▶ _Written instruction_
Render every line of the material below as a numbered list, omitting blank lines.

▶ _Listing_
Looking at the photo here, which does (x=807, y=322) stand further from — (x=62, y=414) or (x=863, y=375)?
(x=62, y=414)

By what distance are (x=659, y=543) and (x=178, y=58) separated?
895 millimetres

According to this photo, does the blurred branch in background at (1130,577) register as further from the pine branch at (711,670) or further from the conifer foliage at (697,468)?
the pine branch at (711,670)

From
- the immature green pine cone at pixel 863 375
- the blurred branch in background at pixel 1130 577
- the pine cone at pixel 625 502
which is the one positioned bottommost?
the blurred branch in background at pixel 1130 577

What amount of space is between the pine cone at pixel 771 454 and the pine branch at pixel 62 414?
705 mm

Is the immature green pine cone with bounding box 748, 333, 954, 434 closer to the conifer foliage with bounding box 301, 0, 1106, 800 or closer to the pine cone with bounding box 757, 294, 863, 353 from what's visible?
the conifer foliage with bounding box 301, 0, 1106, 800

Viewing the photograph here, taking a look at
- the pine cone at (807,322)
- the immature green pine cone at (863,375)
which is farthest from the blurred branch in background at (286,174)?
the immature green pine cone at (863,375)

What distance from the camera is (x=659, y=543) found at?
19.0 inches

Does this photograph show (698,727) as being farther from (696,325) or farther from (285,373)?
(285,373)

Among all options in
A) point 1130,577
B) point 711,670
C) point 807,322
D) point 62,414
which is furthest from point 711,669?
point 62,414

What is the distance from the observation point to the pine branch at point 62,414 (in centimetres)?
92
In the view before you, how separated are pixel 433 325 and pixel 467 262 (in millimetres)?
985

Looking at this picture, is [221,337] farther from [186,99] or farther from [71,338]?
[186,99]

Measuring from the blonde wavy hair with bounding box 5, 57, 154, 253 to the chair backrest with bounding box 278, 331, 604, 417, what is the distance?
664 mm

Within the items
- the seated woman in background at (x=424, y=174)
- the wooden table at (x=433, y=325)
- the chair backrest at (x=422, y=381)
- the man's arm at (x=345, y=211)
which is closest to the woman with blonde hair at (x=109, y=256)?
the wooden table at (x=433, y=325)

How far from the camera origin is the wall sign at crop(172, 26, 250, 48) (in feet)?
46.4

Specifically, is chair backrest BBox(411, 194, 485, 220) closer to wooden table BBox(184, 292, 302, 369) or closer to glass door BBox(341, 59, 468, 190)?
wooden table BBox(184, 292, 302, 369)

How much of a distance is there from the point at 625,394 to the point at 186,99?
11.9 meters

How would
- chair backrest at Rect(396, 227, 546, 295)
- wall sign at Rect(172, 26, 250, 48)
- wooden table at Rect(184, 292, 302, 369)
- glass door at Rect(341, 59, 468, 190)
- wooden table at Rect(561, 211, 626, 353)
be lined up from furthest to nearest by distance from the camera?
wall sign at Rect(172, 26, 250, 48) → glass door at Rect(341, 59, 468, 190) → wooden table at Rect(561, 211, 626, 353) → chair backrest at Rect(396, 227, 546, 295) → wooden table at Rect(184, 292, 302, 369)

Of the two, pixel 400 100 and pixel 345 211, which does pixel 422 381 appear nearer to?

▶ _Task answer_
1. Looking at the photo here, which does (x=807, y=322) stand further from — (x=62, y=414) or (x=863, y=375)?
2. (x=62, y=414)
3. By what distance are (x=659, y=543) and (x=178, y=58) separated?
4. 895 millimetres
5. According to this photo, does the blurred branch in background at (1130,577) register as further from the pine branch at (711,670) or further from the conifer foliage at (697,468)?
6. the pine branch at (711,670)
7. From
8. - the immature green pine cone at pixel 863 375
9. - the blurred branch in background at pixel 1130 577
10. - the pine cone at pixel 625 502
11. which is the one positioned bottommost?
12. the blurred branch in background at pixel 1130 577
13. What amount of space is between the pine cone at pixel 771 454 and the pine branch at pixel 62 414?
14. 705 mm
15. Is the immature green pine cone with bounding box 748, 333, 954, 434 closer to the conifer foliage with bounding box 301, 0, 1106, 800 or closer to the pine cone with bounding box 757, 294, 863, 353 from what's visible?
16. the conifer foliage with bounding box 301, 0, 1106, 800
17. Viewing the photograph here, taking a look at
18. - the pine cone at (807,322)
19. - the immature green pine cone at (863,375)
20. which is farthest from the blurred branch in background at (286,174)?
21. the immature green pine cone at (863,375)
22. What distance from the camera is (x=659, y=543) found at?
23. 19.0 inches
24. Does this photograph show (698,727) as being farther from (696,325) or farther from (285,373)?
25. (285,373)
26. Among all options in
27. A) point 1130,577
28. B) point 711,670
29. C) point 807,322
30. D) point 62,414
31. which is furthest from point 711,669?
32. point 62,414
33. What is the distance from the observation point to the pine branch at point 62,414 (in centimetres)?
34. 92
35. In the view before you, how separated are pixel 433 325 and pixel 467 262 (in millimetres)?
36. 985
37. Looking at this picture, is [221,337] farther from [186,99] or farther from [71,338]?
38. [186,99]
39. Measuring from the blonde wavy hair with bounding box 5, 57, 154, 253 to the chair backrest with bounding box 278, 331, 604, 417, what is the distance?
40. 664 mm
41. Within the items
42. - the seated woman in background at (x=424, y=174)
43. - the wooden table at (x=433, y=325)
44. - the chair backrest at (x=422, y=381)
45. - the man's arm at (x=345, y=211)
46. which is closest to the woman with blonde hair at (x=109, y=256)?
47. the wooden table at (x=433, y=325)
48. How far from the camera origin is the wall sign at crop(172, 26, 250, 48) (in feet)?
49. 46.4
50. Specifically, is chair backrest BBox(411, 194, 485, 220) closer to wooden table BBox(184, 292, 302, 369) or closer to glass door BBox(341, 59, 468, 190)?
51. wooden table BBox(184, 292, 302, 369)
52. How much of a distance is there from the point at 625,394 to the point at 186,99?
53. 11.9 meters
54. How would
55. - chair backrest at Rect(396, 227, 546, 295)
56. - wall sign at Rect(172, 26, 250, 48)
57. - wooden table at Rect(184, 292, 302, 369)
58. - glass door at Rect(341, 59, 468, 190)
59. - wooden table at Rect(561, 211, 626, 353)
60. be lined up from furthest to nearest by distance from the camera?
61. wall sign at Rect(172, 26, 250, 48) → glass door at Rect(341, 59, 468, 190) → wooden table at Rect(561, 211, 626, 353) → chair backrest at Rect(396, 227, 546, 295) → wooden table at Rect(184, 292, 302, 369)
62. Of the two, pixel 400 100 and pixel 345 211, which does pixel 422 381 appear nearer to?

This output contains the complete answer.